++++ Quoted passage

The English squadron then stood over to the Azores, and made an attempt to land at Fayal, which the Earl of Cumberland had got possession of, the preceding year, and had given it back to the Spanish authorities. In the mean time the fortifications had been strengthened, and the town put into a good state of defence; but as the object of Frobisher was to wait the arrival of the East and West India ships, he sent a trumpet to the Governor, in a friendly manner, to request a certain quantity of wine and provisions, to be paid for, which he not only refused, but the messenger was shot. The Admiral, or General as he is called, being highly incensed at this barbarous act, sent word that he would visit the town most severely for this conduct, and received in reply from the Governor, that he was the servant of the King of Spain, and, as in duty bound, would resist any attack to the utmost

of his power.

The English fleet having now been absent about seven months here and on the coast of Spain, it was deemed most expedient to return to England, as they had not, during the whole of this time, taken or even fallen in with a single Spanish ship worthy of being captured. The expedition, however, answered its purpose, by compelling the King of Spain to keep in port the whole of the outward-bound ships, and also to send out instructions to the Indies, to detain the sailing of the homeward-bound ships till the following year.

* Monson.

Sir Walter Raleigh having, with others, been consulted on the defence of the country in 1588, towards which he assisted in providing a division of merchant-ships, now turned his attention to sea affairs; and, being a great favourite at court, obtained the loan of two of her Majesty's ships—the Garland, commanded by himself, and the Foresight, by Captain Cross—in the former of which was Sir J. Burroughs, a commander of the land-forces. To the Queen's ships were added a number of armed merchant-ships, making in the whole 15 sail; of which Sir Walter was constituted General and Admiral. The object of this expedition was to intercept the Spanish fleet, on its return from America. The delay that occurred in preparing it for sea gave to Philip the opportunity of sending, as on a former occasion, to countermand the sailing of this fleet for that year (1592).

Sir Walter had scarcely put to sea when he encountered a heavy storm, in which he lost several of his pinnaces and long boats, destined for crossing the Isthmus of Darien and the capture of the sea

port of Panama, which so much interfered with the object of his voyage that, as Camden says, “the project was quashed.” The real reason, however, of the project being quashed was the recall of Raleigh, by order of the Queen Sir Martin Frobisher, in a pinnace of the Lord Admiral, called the Disdain, fell in with and brought him a letter of recall from the Queen, ordering him forth with to return, and transfer the command to Sir Martin and Sir John Burroughs. The occasion for his return is accounted for in another place. The order to Sir Martin was to cruise

upon

the coast of Spain, and to intercept any ships attempting to get into or out of harbour; and to Burroughs and Cross the captain, with the division under them, to visit the Azores, to surprise any of the carracks that might arrive from the Indies: and this division, as Camden says, was not altogether without success; as the Spanish admiral, being most intent upon Frobisher, kept his ships in port, and neglected the safety of the carracks.

++++++++

◆ Problem to work on
Can you copy out, word for word, the stretch of the naval history passage from "of his power." through "the following year."?

++++ Available data

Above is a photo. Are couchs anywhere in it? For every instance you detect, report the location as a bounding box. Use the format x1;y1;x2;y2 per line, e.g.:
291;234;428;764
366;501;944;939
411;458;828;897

++++++++

◆ Exercise output
of his power.

The English fleet having now been absent about seven months here and on the coast of Spain, it was deemed most expedient to return to England, as they had not, during the whole of this time, taken or even fallen in with a single Spanish ship worthy of being captured. The expedition, however, answered its purpose, by compelling the King of Spain to keep in port the whole of the outward-bound ships, and also to send out instructions to the Indies, to detain the sailing of the homeward-bound ships till the following year.